§ DATA:

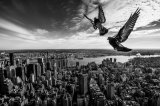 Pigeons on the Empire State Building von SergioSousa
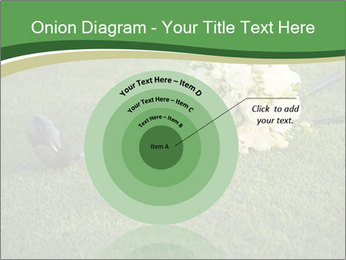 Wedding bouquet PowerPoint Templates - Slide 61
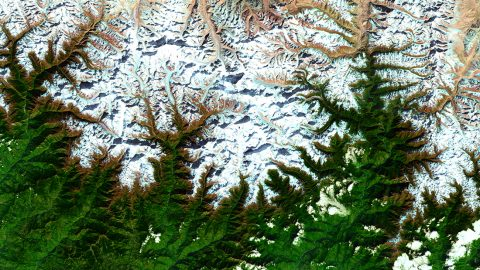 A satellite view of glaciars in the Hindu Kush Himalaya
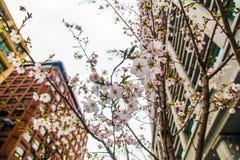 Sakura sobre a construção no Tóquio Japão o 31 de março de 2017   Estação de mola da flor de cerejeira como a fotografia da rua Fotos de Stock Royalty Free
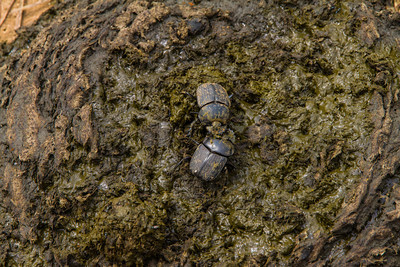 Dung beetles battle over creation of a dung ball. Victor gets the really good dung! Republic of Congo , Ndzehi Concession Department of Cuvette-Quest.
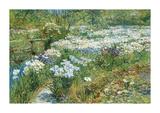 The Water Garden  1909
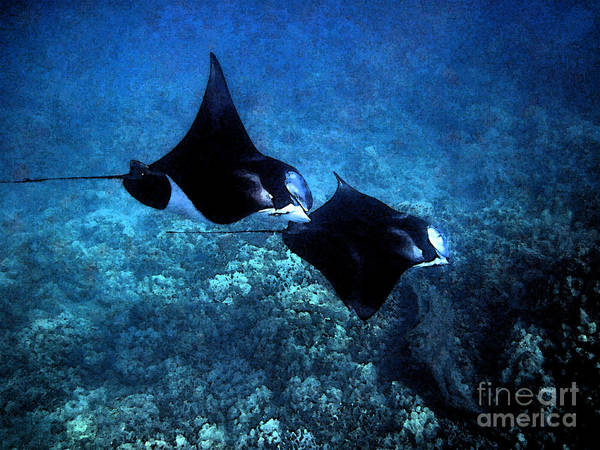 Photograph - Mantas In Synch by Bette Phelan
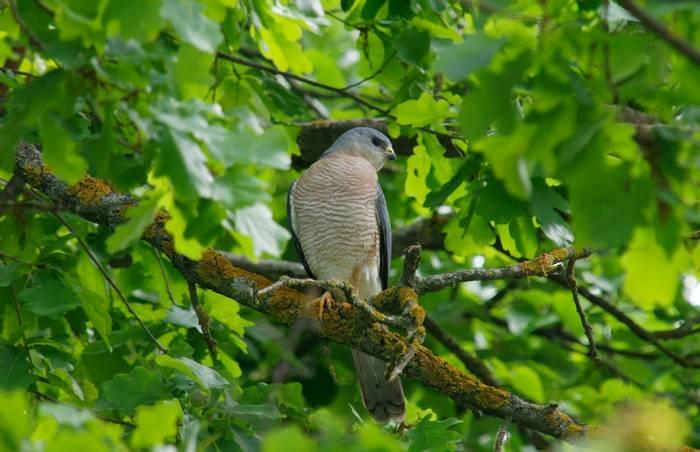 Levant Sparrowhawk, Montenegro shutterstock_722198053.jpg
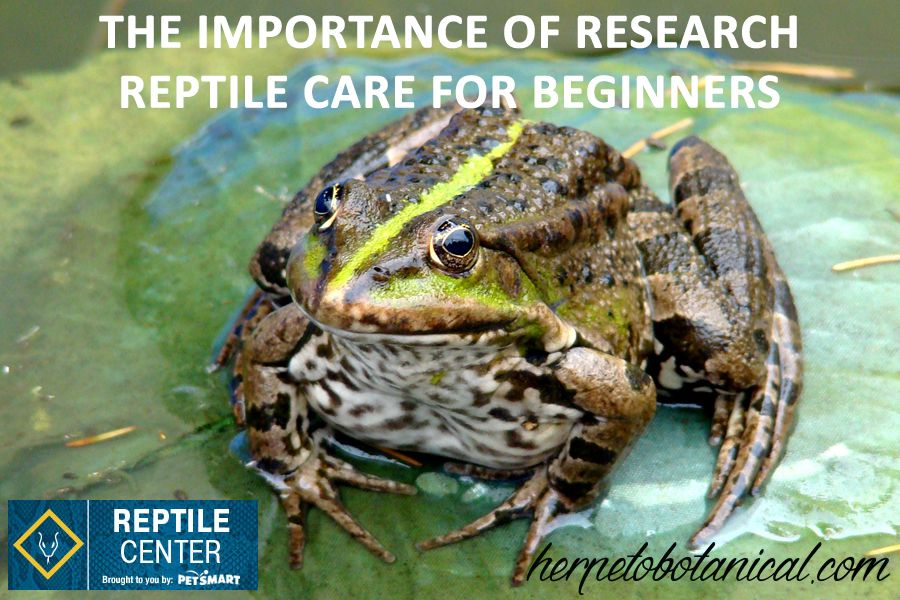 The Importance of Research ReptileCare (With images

§ ABOUT THIS TASK: Produce an exact copy of the records above, leaving out the pictures.

§ SOLUTION BELOW:
 Pigeons on the Empire State Building von SergioSousa
 Wedding bouquet PowerPoint Templates - Slide 61
 A satellite view of glaciars in the Hindu Kush Himalaya
 Sakura sobre a construção no Tóquio Japão o 31 de março de 2017   Estação de mola da flor de cerejeira como a fotografia da rua Fotos de Stock Royalty Free
 Dung beetles battle over creation of a dung ball. Victor gets the really good dung! Republic of Congo , Ndzehi Concession Department of Cuvette-Quest.
 The Water Garden  1909
 Photograph - Mantas In Synch by Bette Phelan
 Levant Sparrowhawk, Montenegro shutterstock_722198053.jpg
 The Importance of Research ReptileCare (With images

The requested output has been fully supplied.